Blood is composed of several kinds of cells (occasionally called corpuscles); these formed elements of the blood constitute about 45% of whole blood. The other 55% is blood plasma, a fluid that is the blood's liquid medium, appearing yellow in color.

Blood cells are produced in the bone marrow; the process is termed hematopoiesis. The proteinaceous component (including clotting proteins) is produced overwhelmingly in the liver, while hormones are produced by the endocrine glands and the watery fraction regulated by the hypothalamus and maintained by the kidney and indirectly by the gut.

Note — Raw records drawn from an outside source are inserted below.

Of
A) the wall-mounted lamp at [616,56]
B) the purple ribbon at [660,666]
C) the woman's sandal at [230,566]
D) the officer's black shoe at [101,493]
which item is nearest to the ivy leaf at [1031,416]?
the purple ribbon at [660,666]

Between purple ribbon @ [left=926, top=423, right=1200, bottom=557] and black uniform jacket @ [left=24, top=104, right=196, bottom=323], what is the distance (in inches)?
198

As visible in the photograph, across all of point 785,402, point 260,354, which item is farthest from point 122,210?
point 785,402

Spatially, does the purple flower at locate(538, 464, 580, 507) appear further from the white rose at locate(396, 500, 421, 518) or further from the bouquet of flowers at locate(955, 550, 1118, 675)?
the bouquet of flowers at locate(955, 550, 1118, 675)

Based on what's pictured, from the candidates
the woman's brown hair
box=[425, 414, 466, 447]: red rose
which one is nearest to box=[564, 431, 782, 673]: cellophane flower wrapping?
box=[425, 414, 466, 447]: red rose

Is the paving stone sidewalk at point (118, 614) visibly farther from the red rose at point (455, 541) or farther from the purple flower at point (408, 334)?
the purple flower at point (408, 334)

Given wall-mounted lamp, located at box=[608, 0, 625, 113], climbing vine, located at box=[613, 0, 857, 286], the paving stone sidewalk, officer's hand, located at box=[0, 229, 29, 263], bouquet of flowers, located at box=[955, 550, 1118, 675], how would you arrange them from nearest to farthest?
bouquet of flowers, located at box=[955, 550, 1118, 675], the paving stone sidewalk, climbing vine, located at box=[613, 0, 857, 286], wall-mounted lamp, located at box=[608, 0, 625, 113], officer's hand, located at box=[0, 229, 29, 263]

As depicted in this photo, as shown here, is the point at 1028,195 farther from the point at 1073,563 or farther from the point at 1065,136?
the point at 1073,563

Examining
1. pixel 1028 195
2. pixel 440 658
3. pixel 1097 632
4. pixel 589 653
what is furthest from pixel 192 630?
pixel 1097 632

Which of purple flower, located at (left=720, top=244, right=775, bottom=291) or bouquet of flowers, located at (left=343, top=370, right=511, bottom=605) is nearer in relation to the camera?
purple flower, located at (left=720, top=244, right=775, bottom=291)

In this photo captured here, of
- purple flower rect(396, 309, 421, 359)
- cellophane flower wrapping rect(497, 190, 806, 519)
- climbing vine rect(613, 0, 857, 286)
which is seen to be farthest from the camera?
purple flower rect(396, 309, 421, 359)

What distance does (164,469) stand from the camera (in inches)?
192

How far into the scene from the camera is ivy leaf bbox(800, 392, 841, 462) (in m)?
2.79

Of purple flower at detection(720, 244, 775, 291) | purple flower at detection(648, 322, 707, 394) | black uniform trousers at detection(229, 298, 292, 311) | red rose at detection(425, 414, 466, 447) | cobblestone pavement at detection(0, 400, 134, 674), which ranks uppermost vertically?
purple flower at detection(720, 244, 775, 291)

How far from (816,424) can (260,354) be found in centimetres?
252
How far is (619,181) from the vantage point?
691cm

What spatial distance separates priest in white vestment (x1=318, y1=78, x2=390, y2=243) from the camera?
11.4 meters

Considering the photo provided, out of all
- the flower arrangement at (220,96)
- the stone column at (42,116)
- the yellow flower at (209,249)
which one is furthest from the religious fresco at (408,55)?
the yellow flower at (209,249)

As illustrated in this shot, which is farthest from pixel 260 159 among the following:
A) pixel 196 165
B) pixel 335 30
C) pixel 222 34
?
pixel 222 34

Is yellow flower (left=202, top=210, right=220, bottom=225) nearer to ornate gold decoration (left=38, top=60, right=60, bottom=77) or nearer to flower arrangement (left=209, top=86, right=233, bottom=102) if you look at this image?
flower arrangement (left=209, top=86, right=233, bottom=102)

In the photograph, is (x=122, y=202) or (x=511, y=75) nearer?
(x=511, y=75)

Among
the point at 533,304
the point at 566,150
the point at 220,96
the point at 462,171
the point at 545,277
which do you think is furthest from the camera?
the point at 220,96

Blood cells are degraded by the spleen and the Kupffer cells in the liver. The liver also clears some proteins, lipids and amino acids. The kidney actively secretes waste products into the urine. Erythrocytes usually live up to 120 days before they are systematically replaced by new erythrocytes created by the process of hematopoiesis.
Blood is a highly specialized circulating tissue consisting of several types of cells suspended in a fluid medium known as plasma. The cellular constituents are: red blood cells, which carry respiratory gases and give it its red color, white blood cells (leukocytes), which fight disease, and platelets, cell fragments which play an important part in the clotting of the blood. Medical terms related to blood often begin with hemo- or hemato- (BE: haemo- and haemato-) from the Greek word "haima" for "blood." Anatomically, blood is considered a connective tissue from both its origin in the bones and its function.

Problems with blood composition or circulation can lead to downstream tissue dysfunction. The term ischaemia refers to tissue which is inadequately perfused with blood.

The blood is circulated around the lungs and body by the pumping action of the heart. Additional return pressure may be generated by gravity and the actions of skeletal muscles. In mammals, blood is in equilibrium with lymph, which is continuously formed from blood (by capillary ultrafiltration) and returned to the blood (via the thoracic duct). The lymphatic circulation has been called the "second circulation".